* [Selected text]:
3 to read: LA Times debacle | Goodbye, alt weeklies | Amazing 1950s dataviz
By Matt Carroll <@MattCData>
Aug. 29, 2017: Cool stuff about journalism, once a week. Get notified via email? Subscribe: 3toread (at) gmail.
Originally published on 3toread.co
- What’s the matter with the L.A. Times?: The editorial leadership of the L.A. Times was fired this week, in a stunning move. Well, here’s some of the jaw-dropping backstory that led to the axings. Ed Leibowitz of L.A. Magazine details the ineptness of editor-in-chief and publisher Davan Maharaj, who sat on major investigative pieces for years, but had time to ask reporters to check out his new Italian shoes. The story ran in December, but it’s worth resurrecting for it’s excruciating detail of dysfunction at the top of what was once a great newsroom.

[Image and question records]
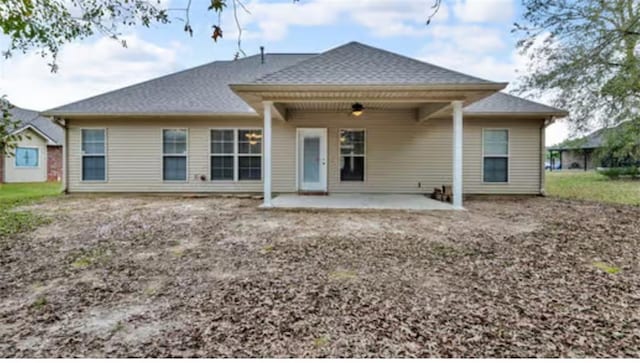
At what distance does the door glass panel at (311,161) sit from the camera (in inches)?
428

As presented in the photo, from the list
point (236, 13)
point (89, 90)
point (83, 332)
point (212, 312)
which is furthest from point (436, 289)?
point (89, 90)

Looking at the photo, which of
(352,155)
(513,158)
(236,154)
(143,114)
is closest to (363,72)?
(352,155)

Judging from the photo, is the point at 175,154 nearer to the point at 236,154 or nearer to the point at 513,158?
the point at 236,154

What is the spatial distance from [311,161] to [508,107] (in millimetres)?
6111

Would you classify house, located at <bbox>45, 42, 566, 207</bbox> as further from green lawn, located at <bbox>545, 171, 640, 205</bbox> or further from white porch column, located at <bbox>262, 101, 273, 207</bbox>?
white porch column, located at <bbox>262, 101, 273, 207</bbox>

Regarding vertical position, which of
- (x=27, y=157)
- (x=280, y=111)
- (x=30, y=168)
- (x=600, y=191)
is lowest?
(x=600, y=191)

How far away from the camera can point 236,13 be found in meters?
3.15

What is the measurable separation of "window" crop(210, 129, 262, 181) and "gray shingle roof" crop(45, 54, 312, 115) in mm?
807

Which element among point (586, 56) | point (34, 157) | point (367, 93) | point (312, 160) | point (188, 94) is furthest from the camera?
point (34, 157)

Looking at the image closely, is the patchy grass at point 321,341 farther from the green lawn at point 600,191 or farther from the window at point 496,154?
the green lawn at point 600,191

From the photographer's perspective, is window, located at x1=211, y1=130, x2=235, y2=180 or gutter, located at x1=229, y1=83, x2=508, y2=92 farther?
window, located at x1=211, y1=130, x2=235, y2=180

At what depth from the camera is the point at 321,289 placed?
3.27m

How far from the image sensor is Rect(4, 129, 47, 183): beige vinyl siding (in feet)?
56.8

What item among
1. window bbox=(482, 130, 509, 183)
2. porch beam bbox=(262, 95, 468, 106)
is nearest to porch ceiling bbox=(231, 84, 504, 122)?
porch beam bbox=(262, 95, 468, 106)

* [Required work]:
1. List every person named by full name in the newsletter excerpt.
2. Render this sentence from the newsletter excerpt in French: "The editorial leadership of the L.A. Times was fired this week, in a stunning move."
3. According to the newsletter excerpt, in which month did the L.A. Magazine story run?

* [Solutions to the tasks]:
1. Matt Carroll, Ed Leibowitz, Davan Maharaj

2. La direction éditoriale du L.A. Times a été licenciée cette semaine, dans une décision stupéfiante.

3. December